- Study material
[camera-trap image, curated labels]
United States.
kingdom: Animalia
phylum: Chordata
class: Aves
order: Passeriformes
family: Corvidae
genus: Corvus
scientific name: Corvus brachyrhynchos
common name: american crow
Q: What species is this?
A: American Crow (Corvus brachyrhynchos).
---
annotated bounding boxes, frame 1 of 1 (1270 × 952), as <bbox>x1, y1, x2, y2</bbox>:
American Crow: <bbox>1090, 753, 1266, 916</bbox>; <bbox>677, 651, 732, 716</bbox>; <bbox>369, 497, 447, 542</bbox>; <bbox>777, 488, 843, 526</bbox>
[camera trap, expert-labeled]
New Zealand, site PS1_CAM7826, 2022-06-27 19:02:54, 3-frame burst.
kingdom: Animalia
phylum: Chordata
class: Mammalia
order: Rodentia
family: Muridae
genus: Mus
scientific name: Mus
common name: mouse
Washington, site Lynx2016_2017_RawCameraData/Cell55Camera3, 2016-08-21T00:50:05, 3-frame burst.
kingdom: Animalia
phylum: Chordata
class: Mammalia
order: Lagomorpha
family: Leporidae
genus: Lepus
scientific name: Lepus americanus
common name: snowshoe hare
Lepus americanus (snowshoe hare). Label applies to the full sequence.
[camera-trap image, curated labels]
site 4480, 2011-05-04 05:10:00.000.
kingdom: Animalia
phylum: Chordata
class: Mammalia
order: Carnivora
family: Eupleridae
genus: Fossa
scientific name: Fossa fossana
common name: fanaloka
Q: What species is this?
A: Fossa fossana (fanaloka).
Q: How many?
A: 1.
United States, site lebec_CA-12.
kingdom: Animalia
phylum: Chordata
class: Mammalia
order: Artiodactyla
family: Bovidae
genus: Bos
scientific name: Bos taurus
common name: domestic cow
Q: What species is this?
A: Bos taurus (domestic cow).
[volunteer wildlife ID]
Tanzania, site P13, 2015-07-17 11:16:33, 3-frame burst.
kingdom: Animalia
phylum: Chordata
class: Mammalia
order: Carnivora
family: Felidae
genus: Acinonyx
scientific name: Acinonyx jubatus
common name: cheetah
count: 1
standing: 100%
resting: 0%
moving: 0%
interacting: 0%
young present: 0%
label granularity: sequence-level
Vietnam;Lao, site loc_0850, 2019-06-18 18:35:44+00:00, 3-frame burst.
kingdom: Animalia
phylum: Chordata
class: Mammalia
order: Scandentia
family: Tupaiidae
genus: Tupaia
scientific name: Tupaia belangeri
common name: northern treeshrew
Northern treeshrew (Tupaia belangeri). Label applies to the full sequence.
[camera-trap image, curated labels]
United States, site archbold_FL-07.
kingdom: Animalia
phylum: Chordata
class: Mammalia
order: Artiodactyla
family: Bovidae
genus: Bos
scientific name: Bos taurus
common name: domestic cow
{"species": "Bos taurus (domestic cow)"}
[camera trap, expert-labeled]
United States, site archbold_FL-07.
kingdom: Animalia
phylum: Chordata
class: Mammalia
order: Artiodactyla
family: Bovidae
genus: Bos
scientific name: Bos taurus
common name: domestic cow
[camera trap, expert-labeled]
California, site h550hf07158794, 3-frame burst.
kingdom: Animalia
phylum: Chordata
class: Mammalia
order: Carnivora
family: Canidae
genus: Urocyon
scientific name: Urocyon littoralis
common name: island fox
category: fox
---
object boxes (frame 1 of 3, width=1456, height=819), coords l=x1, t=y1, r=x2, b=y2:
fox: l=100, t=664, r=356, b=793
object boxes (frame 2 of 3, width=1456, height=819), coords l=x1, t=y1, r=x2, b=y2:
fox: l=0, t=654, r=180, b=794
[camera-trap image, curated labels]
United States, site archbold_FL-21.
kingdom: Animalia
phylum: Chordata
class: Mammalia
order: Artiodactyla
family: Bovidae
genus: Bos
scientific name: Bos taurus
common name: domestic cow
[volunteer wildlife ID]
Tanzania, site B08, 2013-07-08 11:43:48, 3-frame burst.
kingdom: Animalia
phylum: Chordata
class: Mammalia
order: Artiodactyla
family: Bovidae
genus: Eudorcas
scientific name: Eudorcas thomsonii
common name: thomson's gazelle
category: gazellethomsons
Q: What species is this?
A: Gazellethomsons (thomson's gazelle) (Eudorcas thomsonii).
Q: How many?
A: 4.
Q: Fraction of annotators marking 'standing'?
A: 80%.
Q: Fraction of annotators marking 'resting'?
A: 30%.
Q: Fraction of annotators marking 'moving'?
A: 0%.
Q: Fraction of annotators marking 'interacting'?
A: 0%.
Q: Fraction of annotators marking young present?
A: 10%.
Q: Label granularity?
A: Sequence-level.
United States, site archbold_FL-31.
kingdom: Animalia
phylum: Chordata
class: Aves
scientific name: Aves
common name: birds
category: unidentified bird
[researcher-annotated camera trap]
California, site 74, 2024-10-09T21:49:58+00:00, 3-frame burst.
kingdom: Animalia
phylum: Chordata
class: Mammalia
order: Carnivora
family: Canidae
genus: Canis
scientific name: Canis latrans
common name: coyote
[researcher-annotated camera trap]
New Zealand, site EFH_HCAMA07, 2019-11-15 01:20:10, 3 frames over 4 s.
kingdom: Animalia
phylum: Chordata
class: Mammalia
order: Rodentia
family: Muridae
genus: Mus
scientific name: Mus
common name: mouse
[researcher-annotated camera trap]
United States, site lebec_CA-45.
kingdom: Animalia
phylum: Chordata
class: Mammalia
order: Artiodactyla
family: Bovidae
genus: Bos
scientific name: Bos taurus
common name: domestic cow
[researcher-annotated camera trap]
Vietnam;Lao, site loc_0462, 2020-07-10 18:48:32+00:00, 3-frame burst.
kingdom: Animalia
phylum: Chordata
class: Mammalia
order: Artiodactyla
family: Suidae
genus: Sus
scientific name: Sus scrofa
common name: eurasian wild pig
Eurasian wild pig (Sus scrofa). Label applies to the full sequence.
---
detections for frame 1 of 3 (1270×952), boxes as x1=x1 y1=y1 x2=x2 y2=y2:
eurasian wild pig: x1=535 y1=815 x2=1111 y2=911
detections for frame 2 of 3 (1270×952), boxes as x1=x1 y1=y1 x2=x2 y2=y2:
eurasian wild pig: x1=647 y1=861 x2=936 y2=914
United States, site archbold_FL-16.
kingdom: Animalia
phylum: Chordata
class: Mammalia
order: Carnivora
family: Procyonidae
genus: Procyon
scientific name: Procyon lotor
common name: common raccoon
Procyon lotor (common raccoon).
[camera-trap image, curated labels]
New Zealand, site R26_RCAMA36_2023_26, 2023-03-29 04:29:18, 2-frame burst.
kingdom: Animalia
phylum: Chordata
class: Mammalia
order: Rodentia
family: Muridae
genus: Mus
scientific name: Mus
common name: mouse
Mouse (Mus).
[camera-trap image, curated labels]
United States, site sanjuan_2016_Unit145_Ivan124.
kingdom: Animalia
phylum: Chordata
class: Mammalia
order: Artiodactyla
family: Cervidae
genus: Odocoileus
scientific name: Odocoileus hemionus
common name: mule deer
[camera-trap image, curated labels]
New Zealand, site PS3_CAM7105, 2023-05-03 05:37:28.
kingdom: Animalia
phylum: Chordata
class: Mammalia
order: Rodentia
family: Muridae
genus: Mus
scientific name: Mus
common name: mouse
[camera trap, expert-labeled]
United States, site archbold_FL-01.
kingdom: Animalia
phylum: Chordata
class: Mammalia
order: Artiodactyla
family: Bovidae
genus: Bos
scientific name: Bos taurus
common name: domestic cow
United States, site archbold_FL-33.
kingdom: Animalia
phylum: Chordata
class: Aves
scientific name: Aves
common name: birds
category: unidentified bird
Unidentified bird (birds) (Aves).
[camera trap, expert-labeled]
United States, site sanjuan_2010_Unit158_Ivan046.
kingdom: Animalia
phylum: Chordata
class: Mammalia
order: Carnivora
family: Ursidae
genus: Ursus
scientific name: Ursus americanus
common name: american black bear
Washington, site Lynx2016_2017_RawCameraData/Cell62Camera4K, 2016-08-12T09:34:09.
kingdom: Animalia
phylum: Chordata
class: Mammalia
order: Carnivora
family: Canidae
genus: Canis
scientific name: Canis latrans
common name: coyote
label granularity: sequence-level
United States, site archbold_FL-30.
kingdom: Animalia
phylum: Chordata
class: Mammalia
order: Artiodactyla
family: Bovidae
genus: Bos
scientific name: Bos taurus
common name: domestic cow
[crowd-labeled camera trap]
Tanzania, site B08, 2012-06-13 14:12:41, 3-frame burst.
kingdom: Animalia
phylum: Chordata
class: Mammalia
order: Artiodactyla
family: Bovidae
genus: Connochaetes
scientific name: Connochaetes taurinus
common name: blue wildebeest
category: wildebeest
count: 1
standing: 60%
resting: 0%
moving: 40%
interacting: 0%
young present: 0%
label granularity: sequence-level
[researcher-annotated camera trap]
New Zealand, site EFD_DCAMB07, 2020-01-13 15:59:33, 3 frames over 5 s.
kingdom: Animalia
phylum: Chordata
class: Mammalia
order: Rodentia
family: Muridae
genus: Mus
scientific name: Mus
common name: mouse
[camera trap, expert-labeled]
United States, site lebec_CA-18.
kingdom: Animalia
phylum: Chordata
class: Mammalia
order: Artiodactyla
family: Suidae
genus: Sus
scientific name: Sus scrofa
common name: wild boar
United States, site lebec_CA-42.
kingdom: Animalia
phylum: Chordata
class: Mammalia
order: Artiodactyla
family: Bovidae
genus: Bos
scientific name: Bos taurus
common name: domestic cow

- Exercise prompt
A verbatim copy of the lines from the one with "United States, site sanjuan_2010_Unit158_Ivan046." to the end of the listing is the whole answer.

- Exercise response
United States, site sanjuan_2010_Unit158_Ivan046.
kingdom: Animalia
phylum: Chordata
class: Mammalia
order: Carnivora
family: Ursidae
genus: Ursus
scientific name: Ursus americanus
common name: american black bear
Washington, site Lynx2016_2017_RawCameraData/Cell62Camera4K, 2016-08-12T09:34:09.
kingdom: Animalia
phylum: Chordata
class: Mammalia
order: Carnivora
family: Canidae
genus: Canis
scientific name: Canis latrans
common name: coyote
label granularity: sequence-level
United States, site archbold_FL-30.
kingdom: Animalia
phylum: Chordata
class: Mammalia
order: Artiodactyla
family: Bovidae
genus: Bos
scientific name: Bos taurus
common name: domestic cow
[crowd-labeled camera trap]
Tanzania, site B08, 2012-06-13 14:12:41, 3-frame burst.
kingdom: Animalia
phylum: Chordata
class: Mammalia
order: Artiodactyla
family: Bovidae
genus: Connochaetes
scientific name: Connochaetes taurinus
common name: blue wildebeest
category: wildebeest
count: 1
standing: 60%
resting: 0%
moving: 40%
interacting: 0%
young present: 0%
label granularity: sequence-level
[researcher-annotated camera trap]
New Zealand, site EFD_DCAMB07, 2020-01-13 15:59:33, 3 frames over 5 s.
kingdom: Animalia
phylum: Chordata
class: Mammalia
order: Rodentia
family: Muridae
genus: Mus
scientific name: Mus
common name: mouse
[camera trap, expert-labeled]
United States, site lebec_CA-18.
kingdom: Animalia
phylum: Chordata
class: Mammalia
order: Artiodactyla
family: Suidae
genus: Sus
scientific name: Sus scrofa
common name: wild boar
United States, site lebec_CA-42.
kingdom: Animalia
phylum: Chordata
class: Mammalia
order: Artiodactyla
family: Bovidae
genus: Bos
scientific name: Bos taurus
common name: domestic cow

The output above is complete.